Una mañana se acercó a un majestuoso roble que se erguía en la mitad del bosque con la intención de tumbarlo. Afiló su hacha, y ya estaba a punto de dar el primer golpe cuando oyó una voz que salía de adentro del árbol:
—Detente, leñador, ¿qué te he hecho para que me quieras quitar la vida? ¿No sabes que soy un ser vivo, como tú?
—Necesito tu madera, pues yo la vendo para vivir —respondió el leñador.
—¿No tienes límite? ¿Y la madera de todos los árboles que ya cortaste?
—También necesito la tuya. Pero para que puedas seguir viviendo, solo te quitaré un brazo.
—Uno solo de mis brazos te dará muy poca madera. Cada día querrás venir por otro, y por otro, hasta que acabes conmigo. No me cortes.

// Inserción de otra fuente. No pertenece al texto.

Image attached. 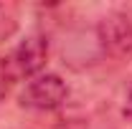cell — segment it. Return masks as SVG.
Returning a JSON list of instances; mask_svg holds the SVG:
<instances>
[{"mask_svg":"<svg viewBox=\"0 0 132 129\" xmlns=\"http://www.w3.org/2000/svg\"><path fill=\"white\" fill-rule=\"evenodd\" d=\"M69 99V86L59 73H41L26 84L23 94H20V104L33 112H51L59 109Z\"/></svg>","mask_w":132,"mask_h":129,"instance_id":"obj_1","label":"cell"},{"mask_svg":"<svg viewBox=\"0 0 132 129\" xmlns=\"http://www.w3.org/2000/svg\"><path fill=\"white\" fill-rule=\"evenodd\" d=\"M10 81H13V73H10L8 63L0 58V101L5 99V94H8V89H10Z\"/></svg>","mask_w":132,"mask_h":129,"instance_id":"obj_5","label":"cell"},{"mask_svg":"<svg viewBox=\"0 0 132 129\" xmlns=\"http://www.w3.org/2000/svg\"><path fill=\"white\" fill-rule=\"evenodd\" d=\"M97 38L114 58H132V20L122 13H109L99 20Z\"/></svg>","mask_w":132,"mask_h":129,"instance_id":"obj_3","label":"cell"},{"mask_svg":"<svg viewBox=\"0 0 132 129\" xmlns=\"http://www.w3.org/2000/svg\"><path fill=\"white\" fill-rule=\"evenodd\" d=\"M46 61H48V41L43 35H28L13 48L10 61H5V63L13 76L36 79L46 68Z\"/></svg>","mask_w":132,"mask_h":129,"instance_id":"obj_2","label":"cell"},{"mask_svg":"<svg viewBox=\"0 0 132 129\" xmlns=\"http://www.w3.org/2000/svg\"><path fill=\"white\" fill-rule=\"evenodd\" d=\"M18 31V10L10 3H0V43L13 38Z\"/></svg>","mask_w":132,"mask_h":129,"instance_id":"obj_4","label":"cell"},{"mask_svg":"<svg viewBox=\"0 0 132 129\" xmlns=\"http://www.w3.org/2000/svg\"><path fill=\"white\" fill-rule=\"evenodd\" d=\"M122 114H125V119H127V122H132V89H130V94H127V99H125Z\"/></svg>","mask_w":132,"mask_h":129,"instance_id":"obj_6","label":"cell"}]
</instances>
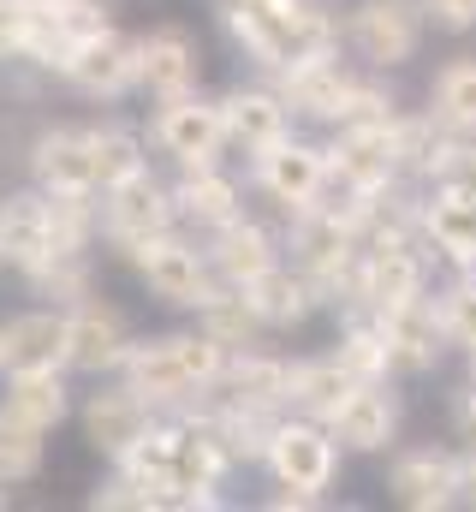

—Necesito tu madera para poder vivir.
—Pero, hombre, ¿qué harías si en este momento apareciera un lobo y te dijera “Dame uno de tus brazos, tengo hambre”?
—Echaría a correr.
—¡Tonto! El lobo es más veloz que tú, perderías la carrera.
—Entonces me treparía a tus ramas.
—Y yo te salvaría gustoso. Además, no olvides que con mis ramas y mi follaje protejo la tierra y las aguas. Y sin mí el aire que respiras estaría contaminado y te enfermarías. ¿Ya ves cómo me necesitas?
El leñador se quedó pensativo y luego le respondió:
—Tienes toda la razón, roble. Perdóname por no haberme dado cuenta de los beneficios que me brindas. Adiós.
—Gracias, amigo. Que seas muy feliz —respondió el gran roble.